### Source ###
**Puzzle:**

You’ve got someone working for you for seven days and a gold bar to pay him. The gold bar is segmented into seven connected pieces. You must give them a piece of gold at the end of every day. What and where are the fewest number of cuts to the bar of gold that will allow you to pay him 1/7th each day?

**Puzzle Solution**:

Lets split the chain as,

Day 1: Give A (+1)

Day 2: Get back A, give B (-1, +2)

Day 3: Give A (+1)

Day 4:Get back A and B, give C (-2,-1,+4)

Day 5:Give A (+1)

Day 6:Get back A, give B (-1,+2)

Day 7:Give A (+1)

didn’t understand. can anybody xplain?

if u are not understanding this simple explanation then u are a damn fool.

I understand its very easy… but this reply is so rude

Even I did’nt understood this..?? who made this faltu puzzle :\

Break the bar as shown in the figure i.e. at two places so that you have one single piece, a group of 2 and a group of 4 pieces.

Day 1: Give him the single piece

Day 2: The main point here is that on 2nd day you take back the one gold bar which you gave on Day 1 and give him group of 2 unbroken bars. So you again have one single bar

Day 3: He gives back the single bar which he got in retrun on day 2 from the worker

Day 4: Take 3 coins in return and give the set of 4 unbroken bar. Now he has one single and 2 connected bars.

Day5: Similar to Day 1

we just cut it into 3 part .

at 1st and 3rd position …

at day 1 we give 1 coin

at 2nd we take 1 coin from him and give him 2 coin joind..

now at 3rd day we give him 1coin …

now we have only 4coin left

on 4th day we give all 4 coin and take from him all 1coin and 2 coin…

now other remainig day we give him these 1 and 2 coin

exclusive for “twinkle”
###
=== Task 1 ===
Quote the gold bar puzzle thread word for word, starting with "if u are not" and going on through "of 4 pieces.".
=== Task 2 ===
Write the next part of the gold bar puzzle thread, picking up after its final line.
### Extracted material ###
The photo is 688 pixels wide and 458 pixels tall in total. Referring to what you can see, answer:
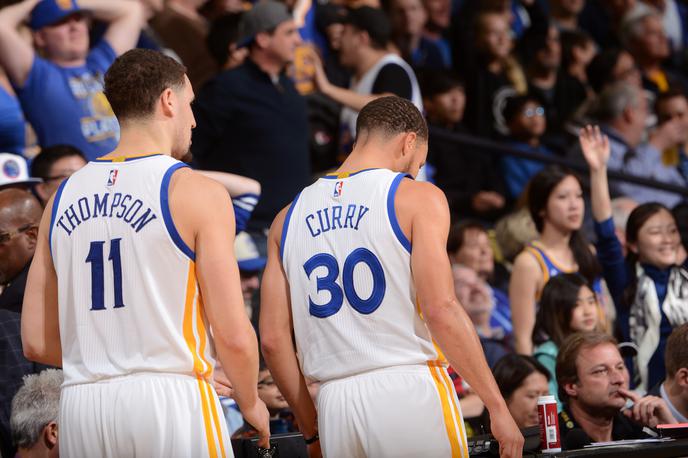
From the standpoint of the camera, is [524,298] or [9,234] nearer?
[9,234]

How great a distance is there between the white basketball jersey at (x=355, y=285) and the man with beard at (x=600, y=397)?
5.54 ft

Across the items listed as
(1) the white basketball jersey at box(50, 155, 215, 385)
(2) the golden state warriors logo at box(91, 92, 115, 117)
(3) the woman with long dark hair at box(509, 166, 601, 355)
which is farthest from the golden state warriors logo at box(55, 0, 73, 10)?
(1) the white basketball jersey at box(50, 155, 215, 385)

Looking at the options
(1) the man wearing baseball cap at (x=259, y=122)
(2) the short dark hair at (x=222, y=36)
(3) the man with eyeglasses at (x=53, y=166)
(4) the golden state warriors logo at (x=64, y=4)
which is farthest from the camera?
(2) the short dark hair at (x=222, y=36)

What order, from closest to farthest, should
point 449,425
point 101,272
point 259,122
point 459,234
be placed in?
1. point 101,272
2. point 449,425
3. point 259,122
4. point 459,234

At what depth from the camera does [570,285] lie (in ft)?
21.2

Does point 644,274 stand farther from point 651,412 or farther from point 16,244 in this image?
point 16,244

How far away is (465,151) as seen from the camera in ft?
31.3

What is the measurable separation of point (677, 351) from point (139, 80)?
2947 mm

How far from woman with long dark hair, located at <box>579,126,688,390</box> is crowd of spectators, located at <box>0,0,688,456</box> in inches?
0.5

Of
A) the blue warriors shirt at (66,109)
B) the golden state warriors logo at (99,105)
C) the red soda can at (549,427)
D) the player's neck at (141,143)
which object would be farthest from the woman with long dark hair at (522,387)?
the golden state warriors logo at (99,105)

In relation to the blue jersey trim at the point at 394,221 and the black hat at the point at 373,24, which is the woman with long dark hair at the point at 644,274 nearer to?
the black hat at the point at 373,24

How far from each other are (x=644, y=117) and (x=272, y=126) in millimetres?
3564

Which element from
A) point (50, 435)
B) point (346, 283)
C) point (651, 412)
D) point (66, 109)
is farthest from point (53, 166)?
point (651, 412)

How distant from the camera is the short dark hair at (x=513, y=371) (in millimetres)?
5852
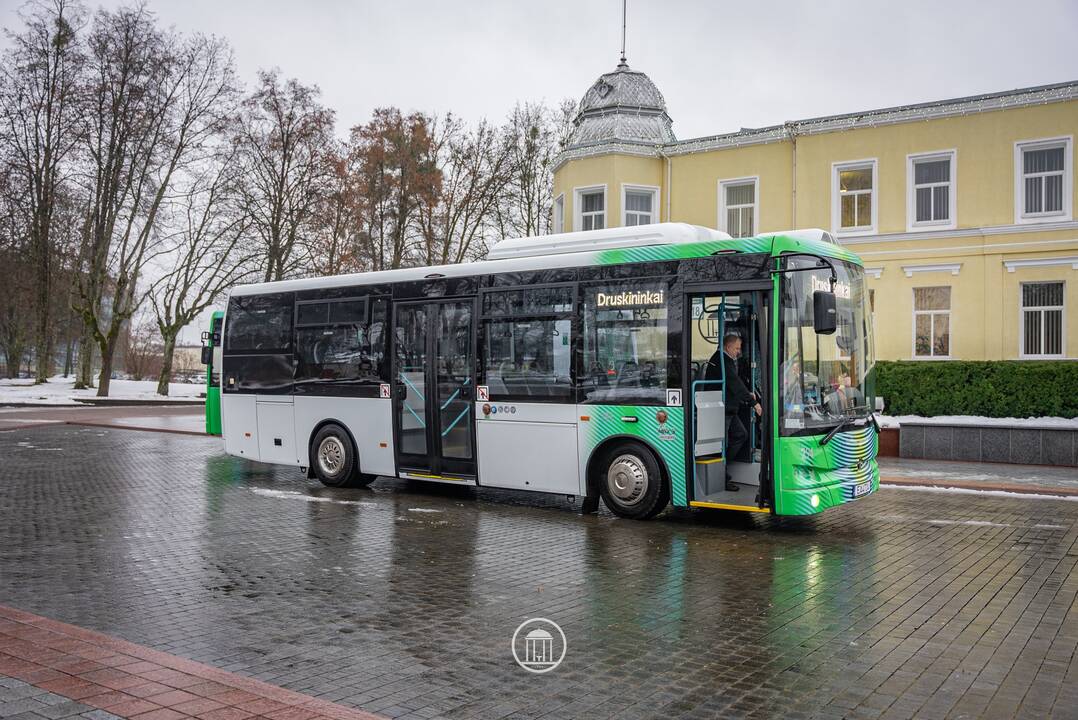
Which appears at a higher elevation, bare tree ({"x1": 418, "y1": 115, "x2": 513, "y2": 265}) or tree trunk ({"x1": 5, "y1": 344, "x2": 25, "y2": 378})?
bare tree ({"x1": 418, "y1": 115, "x2": 513, "y2": 265})

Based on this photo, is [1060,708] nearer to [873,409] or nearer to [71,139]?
[873,409]

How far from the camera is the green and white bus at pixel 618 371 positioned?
10.3 metres

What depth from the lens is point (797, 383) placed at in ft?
33.4

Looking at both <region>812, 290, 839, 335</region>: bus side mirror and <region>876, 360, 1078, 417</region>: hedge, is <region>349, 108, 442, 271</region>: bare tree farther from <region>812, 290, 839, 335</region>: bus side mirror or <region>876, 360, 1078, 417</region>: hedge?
<region>812, 290, 839, 335</region>: bus side mirror

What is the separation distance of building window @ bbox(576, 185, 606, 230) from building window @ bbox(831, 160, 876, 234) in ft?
24.9

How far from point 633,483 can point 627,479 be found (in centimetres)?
9

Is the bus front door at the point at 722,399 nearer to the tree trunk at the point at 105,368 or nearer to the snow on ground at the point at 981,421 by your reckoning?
the snow on ground at the point at 981,421

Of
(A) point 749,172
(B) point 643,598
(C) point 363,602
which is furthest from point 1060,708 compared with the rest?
(A) point 749,172

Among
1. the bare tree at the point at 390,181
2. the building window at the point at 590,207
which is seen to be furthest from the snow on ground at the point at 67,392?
the building window at the point at 590,207

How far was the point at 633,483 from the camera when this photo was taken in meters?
11.2

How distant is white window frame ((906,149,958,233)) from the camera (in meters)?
26.2

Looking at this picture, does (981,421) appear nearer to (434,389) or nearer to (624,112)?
(434,389)

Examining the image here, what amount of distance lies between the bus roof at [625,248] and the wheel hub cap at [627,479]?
###
=== Written reply 1 ===
if u are not understanding this simple explanation then u are a damn fool.

I understand its very easy… but this reply is so rude

Even I did’nt understood this..?? who made this faltu puzzle :\

Break the bar as shown in the figure i.e. at two places so that you have one single piece, a group of 2 and a group of 4 pieces.

=== Written reply 2 ===
it is simple we know binary representation

decimal binary(b2,b1,b0)

1 1

2 10

3 11

4 100

5 101

6 110

7 111

where b0 = 1 gold coin

b1 = 2 gold coin

b3 = 4 gold coin

and binary(0 represents take it back, 1 represents give it to the worker)

well [email protected] chetan

Stupid puzzle. Puzzle problem does not indicate that worker can return gold pieces. What if worker decides to spend his gold piece on Day 1?

It is a simple puzzle highlighting the fact that all numbers within a series can be formed from the combination of numbers that are power of two like 1,2,4,8,16 etc

When you say all the numbers in the series. What are the numbers you are talking about and what is the series.

superb awesome puzzle

Sorry. But this is a stupid question as indicated above. And i will explain.

Since you can take gold back from the worker. It means he cant spend it. Untill the whole bar has been given to him. Meaning that he only really gets paid when hes got the whole bar at the end of the week. So u are not actually answering the question which say how do you cut the bar in a way that allows you to “pay” him every day.

It didnt say give him. It said pay. And i dont know about you but when i get paid. Aint nobody getting s#*& back.

What happens when he wants to spend some of his payment on the third day?

I thought this was going to involve how to stack the bars and cut multiple pieces at the same time.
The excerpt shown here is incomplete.